Exercise And Cancer Recovery: The Benefits Of Physical Activity

Did you know that 1 in 3 men and 1 in 4 women in Australia will be directly affected by cancer by the age of 75? In fact, there are approximately 108,000 new cancer cases each year in Australia, representing a major public health concern. In addition, a lack of or reduction in physical activity has been reported as a key risk factor for some cancers. The positive news is that physical activity is beneficial during and following cancer treatment, due to improved psychosocial and physical outcomes, improved compliance with treatment regimes, reduced impact of disease symptoms, and survival benefits, all stemming from the benefits of regular exercise.

The side effects of cancer and its associated treatments are numerous, and particularly affect one’s biological functions (musculoskeletal, cardiovascular, and cardiopulmonary systems). These side effects may last for years following treatment, with cancer sufferers at an increased risk of developing other chronic conditions, including cardiovascular disease, diabetes, and osteoporosis (Eyre et al. 2004). Particularly debilitating are the side effects of physical and mental fatigue, resulting from prolonged and, at times, aggressive treatments.

Given the effects of cancer, exercise plays an important role in treatment and recovery with many benefits to the patient, both for reducing cancer symptoms and for improving the rate of recovery from treatment. Exercises to improve muscle mass and muscle strength are key components of providing health-positive benefits in cancer treatment. The research has demonstrated that preservation or improvements in muscle mass and muscle strength have resulted in reduced side effects such as nausea, fatigue, and pain (Hayes et al. 2009). Furthermore, exercise-induced improvements in cardiorespiratory fitness, physical function, activity levels, and range of motion have been associated with:

  • Reduced intensity of symptoms reported (e.g., nausea, fatigue, pain);
  • Decreased duration of hospitalisation;
  • Improvements in psychological and emotional wellbeing; and
  • Decreased feelings of depression and anxiety.

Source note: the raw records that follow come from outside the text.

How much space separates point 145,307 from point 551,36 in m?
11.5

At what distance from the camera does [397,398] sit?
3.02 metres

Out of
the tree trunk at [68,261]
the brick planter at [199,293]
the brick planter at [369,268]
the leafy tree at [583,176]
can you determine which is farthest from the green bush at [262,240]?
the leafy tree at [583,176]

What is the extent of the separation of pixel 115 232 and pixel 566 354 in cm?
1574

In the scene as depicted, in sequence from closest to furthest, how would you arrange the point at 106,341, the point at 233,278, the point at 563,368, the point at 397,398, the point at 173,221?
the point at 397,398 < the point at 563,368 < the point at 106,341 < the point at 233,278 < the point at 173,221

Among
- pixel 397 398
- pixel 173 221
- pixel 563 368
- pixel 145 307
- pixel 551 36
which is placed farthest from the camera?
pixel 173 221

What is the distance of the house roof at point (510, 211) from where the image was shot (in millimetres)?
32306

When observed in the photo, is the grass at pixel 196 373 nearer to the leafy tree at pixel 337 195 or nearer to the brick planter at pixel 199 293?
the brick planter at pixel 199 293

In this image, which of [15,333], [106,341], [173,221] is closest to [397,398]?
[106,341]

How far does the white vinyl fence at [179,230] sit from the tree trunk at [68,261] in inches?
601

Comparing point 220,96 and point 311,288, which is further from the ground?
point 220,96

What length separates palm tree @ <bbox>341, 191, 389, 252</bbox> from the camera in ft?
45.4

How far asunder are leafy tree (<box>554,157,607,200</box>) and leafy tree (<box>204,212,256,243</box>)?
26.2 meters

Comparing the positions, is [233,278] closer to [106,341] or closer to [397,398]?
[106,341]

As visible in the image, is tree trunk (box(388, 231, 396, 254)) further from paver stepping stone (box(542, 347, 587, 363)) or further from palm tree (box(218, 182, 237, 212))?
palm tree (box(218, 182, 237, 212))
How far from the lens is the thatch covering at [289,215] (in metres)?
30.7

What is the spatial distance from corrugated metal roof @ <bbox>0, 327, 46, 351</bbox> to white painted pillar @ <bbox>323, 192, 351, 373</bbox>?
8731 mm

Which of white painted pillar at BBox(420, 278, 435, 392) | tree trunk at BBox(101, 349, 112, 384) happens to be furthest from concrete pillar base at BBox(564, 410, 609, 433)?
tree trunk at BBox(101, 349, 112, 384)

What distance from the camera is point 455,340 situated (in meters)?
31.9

The literature has also shown that improvements in body image, self-esteem, and mood are all positive outcomes for cancer sufferers that participate in regular physical activity.

How much exercise is needed to result in cancer treatment and recovery benefits?

It has been recommended that during and following cancer treatment, aerobic-based exercise should be completed at least 3-5 days per week, for at least 20-30 mins at a moderate intensity (Burnham & Wilcox 2002). Aerobic exercise should be completed in conjunction with resistance-based exercises, which should be undertaken 1-3 days per week, and should include 6-10 exercises.

It is important to remember that each exercise program needs to be individually-tailored, to minimise the risk of injury and maximise each individual’s health benefits (Rajarajeswaran & Vishnupriya 2009). While reduced physical activity during and following cancer treatment can exacerbate symptoms and contribute to the loss of function, a consistent commitment to exercise results in enduring benefits to function, psychological factors, and quality of life for cancer patients.